Pbs_server.bin / pbs_dataservice consuming memory

Hi all,

I have a situation I do understand: for the past two weeks the pbs_server process on my primary server has been using increasing amounts of memory until it was noticed by the alerting system. I have been trying to understand what is going on for the last 3 days.

The situation is as follows:

  • OpenPBS 22.05 running on Rocky Linux 8.8
  • primary (currently active) and secondary server are Virtual Machines with 6 GB of RAM and 4 vCPUs
  • spool is NFS exported with defaults (and no sync)
  • there are between 100 and 200 jobs on average in queues (now ~150)

sytemctl says:

● pbs.service - Portable Batch System
   Loaded: loaded (/opt/pbs/libexec/pbs_init.d; enabled; vendor preset: disabled)
   Active: active (running) since Wed 2024-02-07 15:55:25 CET; 3 months 2 days ago
     Docs: man:pbs(8)
    Tasks: 11
   Memory: 4.0G
   CGroup: /system.slice/pbs.service
           ├─979264 /opt/pbs/sbin/pbs_comm
           ├─979279 /opt/pbs/sbin/pbs_sched
           ├─979348 /opt/pbs/sbin/pbs_ds_monitor monitor
           ├─979397 /usr/bin/postgres -D /mnt/pbs_share/pbs_spool/datastore -p 15007
           ├─979408 postgres: logger process
           ├─979410 postgres: checkpointer process
           ├─979411 postgres: writer process
           ├─979412 postgres: wal writer process
           ├─979413 postgres: autovacuum launcher process
           ├─979414 postgres: stats collector process
           ├─979415 postgres: bgworker: logical replication launcher
           ├─979470 postgres: postgres pbs_datastore 192.168.10.55(51886) idle
           └─979472 /opt/pbs/sbin/pbs_server.bin
[someone@primary] # pbs_dataservice status
PBS data service running locally

If l look into specific PIDs I see that individual PostgreSQL processes are using a fair amount of mem out of what free says:

[someone@primary] # for pid in $(ps aux |grep postgres | awk '$1!~"root"{print $2}'); do pmap $pid | grep total; done | awk '{printf "%d\n",$2}'
458672
309388
458824
458672
458672
458672
313588
458672
473340
[someone@primary] # for pid in $(ps aux |grep postgres | awk '$1!~"root"{print $2}'); do pmap $pid | grep total; done | awk '{printf "%d\n",$2}' | awk '{a+=$1}END{print a}'
3848500
[someone@primary] # pmap 979472 | grep total
total          4401120K
[someone@primary] # free -h
              total        used        free      shared  buff/cache   available
Mem:          5.5Gi       4.5Gi       457Mi       407Mi       603Mi       428Mi
Swap:            0B          0B          0B

there is no big r/w shown by iotop. Looking in PBS and system logs I found no errors or messages hinting at something.

When I incurred in the problem I noticed that there were many held jobs due to errors and in situations
like can never run and, hoping it was related, but no changes were visible.
The system is running fine (and did not try to force anything) but the situation is worrysome.
So I have the following questions:

  • what I can look for in logs to get some hints?
  • what I can look for in postgres?
  • what if I restart the pbs_dataservice; I may have some downtime with jobs suspended (some lost perhaps) but would it help?
  • what if, on the other hand, I do a manual switch to secondary (and by the way there is a best way to that here among the possible alternatives)?

# [Required task 1]
In the PBS memory post, how much RAM does each of the primary and secondary server virtual machines have?
# [Required task 2]
Continue the PBS memory post, writing on from its final line.
The data after this has nothing to do with the work here.

# [Dataset extract]
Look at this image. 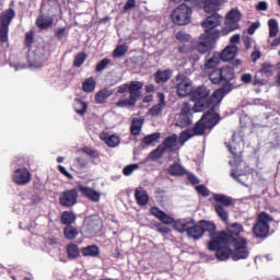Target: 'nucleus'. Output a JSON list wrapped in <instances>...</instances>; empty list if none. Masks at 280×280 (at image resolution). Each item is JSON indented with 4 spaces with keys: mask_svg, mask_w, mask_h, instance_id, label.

# [Result 1]
6 GB of RAM.

# [Result 2]
thank you in advance for your time

When I incurred in the problem I noticed that there were many held jobs due to errors and in situations
like can never run and, hoping it was related, but no changes were visible

The reason for held jobs can be found by checking the tracejob which give you information on which node it was scheduled to run, go to that node and check its mom logs , it will show you the rason for held
Usually
It is related to user authentication on the compute node or user home directory missing or not mounted on the compute nodes or user does not exists on the compute node

Can never run situation arrives : when the user had made a resource request that cannot be satified by the resources of the cluster at that point in time.

  • it is always recommended to host $PBS_HOME on a SSD or on high speed disks, if in case you are looking for a performance and submitting thousands of jobs. Always make sure NFS locking is enabled on the $PBS_HOME in a failover setup, otherwise, it would cause issues and render the datastore unusable leading to fresh installation.

With the above provided information, i do not see any issues in your setup. However, you can delete all the held jobs and other jobs which you think are not necessary and then switch over to secondary server and check whether booting the primary VM (as it is provisioned resource in a multitenant enviroment) .

Hi Adarsh,

thank you for your answer. Yes, I did check the reasons that stopped those jobs and they were due to user’s errors not of problems in the configuration; my question was that many of those could cause an abnormal consumption of memory since the total number of jobs was not of different magnitude as compared to past weeks.

The number of jobs present in the queues at any given moment is not very high (say 200) and, until now, we did not experience issues that could related to disk performance.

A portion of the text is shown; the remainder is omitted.